>> BEGIN

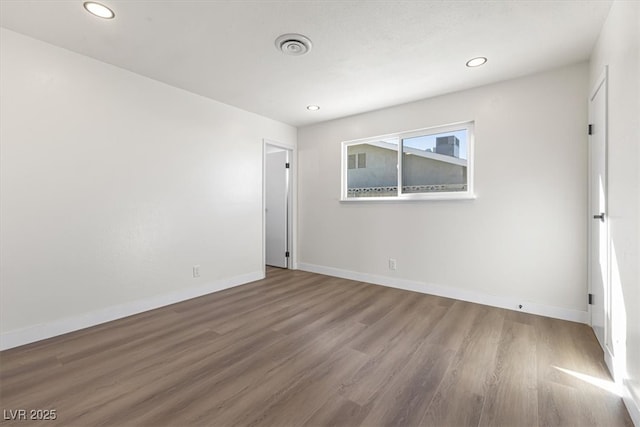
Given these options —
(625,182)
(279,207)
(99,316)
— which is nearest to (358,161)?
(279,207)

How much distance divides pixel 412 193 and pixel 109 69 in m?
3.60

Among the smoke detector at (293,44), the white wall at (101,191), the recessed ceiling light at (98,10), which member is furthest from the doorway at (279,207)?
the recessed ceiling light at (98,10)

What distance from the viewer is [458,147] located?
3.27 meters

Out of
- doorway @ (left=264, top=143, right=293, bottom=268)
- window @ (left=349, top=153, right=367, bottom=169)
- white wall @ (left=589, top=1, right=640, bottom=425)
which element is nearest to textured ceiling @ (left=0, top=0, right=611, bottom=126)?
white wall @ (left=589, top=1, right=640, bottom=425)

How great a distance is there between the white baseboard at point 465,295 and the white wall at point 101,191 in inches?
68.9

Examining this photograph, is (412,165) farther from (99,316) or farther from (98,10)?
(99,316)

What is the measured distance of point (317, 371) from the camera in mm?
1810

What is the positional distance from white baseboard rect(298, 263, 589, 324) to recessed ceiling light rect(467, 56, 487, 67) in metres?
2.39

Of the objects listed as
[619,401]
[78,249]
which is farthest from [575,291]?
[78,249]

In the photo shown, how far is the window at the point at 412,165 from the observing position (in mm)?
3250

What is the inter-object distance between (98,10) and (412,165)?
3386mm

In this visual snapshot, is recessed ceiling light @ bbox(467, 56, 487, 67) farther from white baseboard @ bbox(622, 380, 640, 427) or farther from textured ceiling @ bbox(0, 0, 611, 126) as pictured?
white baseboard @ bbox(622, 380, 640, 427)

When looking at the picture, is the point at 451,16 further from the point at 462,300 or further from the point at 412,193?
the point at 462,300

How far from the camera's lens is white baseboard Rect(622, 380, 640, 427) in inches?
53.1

>> END

[What the task asks]
Rewrite the part that opens with the line containing "Among the smoke" and closes with the line containing "3.27 meters", changing "viewer" to "camera" and keeping everything else the same; give only those lines.

[Completed task]
Among the smoke detector at (293,44), the white wall at (101,191), the recessed ceiling light at (98,10), which member is furthest from the doorway at (279,207)?
the recessed ceiling light at (98,10)

What distance from the camera is [458,147] located?
3.27 meters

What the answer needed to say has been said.